Arrhythmia/Electrophysiology |
From the University of Arizona Sarver Heart Center (G.A.E., M.Z., R.W.H., A.B.S., R.A.B., C.W.O., M.M.H., K.B.K.) and the Departments of Medicine (G.A.E., C.W.O., K.B.K.), Emergency Medicine (A.B.S.), Anesthesiology (C.W.O.), and Pediatrics (R.A.B.), University of Arizona College of Medicine, Tucson, and Department of Anesthesiology, University of Basel, Basel, Switzerland (M.Z.).
Correspondence to Gordon A. Ewy, MD, Professor and Chief, Cardiology, University of Arizona College of Medicine, 1501 N Campbell Ave, Tucson AZ 85724. E-mail gaewy{at}aol.com
Received April 27, 2007; accepted August 10, 2007.

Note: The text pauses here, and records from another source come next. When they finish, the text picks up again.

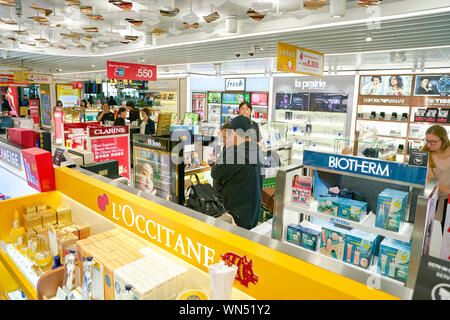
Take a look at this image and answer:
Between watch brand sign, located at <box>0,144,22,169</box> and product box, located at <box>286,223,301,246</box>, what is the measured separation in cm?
269

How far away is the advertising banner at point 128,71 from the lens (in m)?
8.41

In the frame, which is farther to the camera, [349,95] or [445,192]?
[349,95]

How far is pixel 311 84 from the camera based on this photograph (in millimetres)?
10617

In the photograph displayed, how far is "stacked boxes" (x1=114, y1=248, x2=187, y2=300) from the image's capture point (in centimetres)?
140

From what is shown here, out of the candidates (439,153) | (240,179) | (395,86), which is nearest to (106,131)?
(240,179)

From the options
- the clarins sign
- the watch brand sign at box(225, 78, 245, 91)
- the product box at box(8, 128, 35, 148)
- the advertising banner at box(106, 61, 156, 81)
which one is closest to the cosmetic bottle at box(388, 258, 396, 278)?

Background— The 2005 Guidelines for Cardiopulmonary Resuscitation and Emergency Cardiovascular Care changed the previous ventilations-to-chest-compression algorithm for bystander cardiopulmonary resuscitation (CPR) from 2 ventilations before each 15 chest compressions (2:15 CPR) to 30 chest compressions before 2 ventilations (30:2 CPR). It was acknowledged in the guidelines that the change was based on a consensus rather than clear evidence. This study was designed to compare 24-hour neurologically normal survival between the initial applications of continuous chest compressions without assisted ventilations with 30:2 CPR in a swine model of witnessed out-of-hospital ventricular fibrillation cardiac arrest.
Methods and Results— Sixty-four animals underwent 12 minutes of ventricular fibrillation before defibrillation attempts. They were divided into 4 groups, each with increasing durations (3, 4, 5, and 6 minutes, respectively) of untreated ventricular fibrillation before the initiation of bystander resuscitation consisting of either continuous chest compression or 30:2 CPR. After the various untreated ventricular durations plus bystander resuscitation durations, all animals were given the first defibrillation attempt 12 minutes after the induction of ventricular fibrillation, followed by the 2005 guideline–recommended advanced cardiac life support. Neurologically normal survival at 24 hours after resuscitation was observed in 23 of 33 (70%) of the animals in the continuous chest compression groups but in only 13 of 31 (42%) of the 30:2 CPR groups (P=0.025).
Conclusions— In a realistic model of out-of-hospital ventricular fibrillation cardiac arrest, initial bystander administration of continuous chest compressions without assisted ventilations resulted in significantly better 24-hour postresuscitation neurologically normal survival than did the initial bystander administration of 2005 guideline–recommended 30:2 CPR.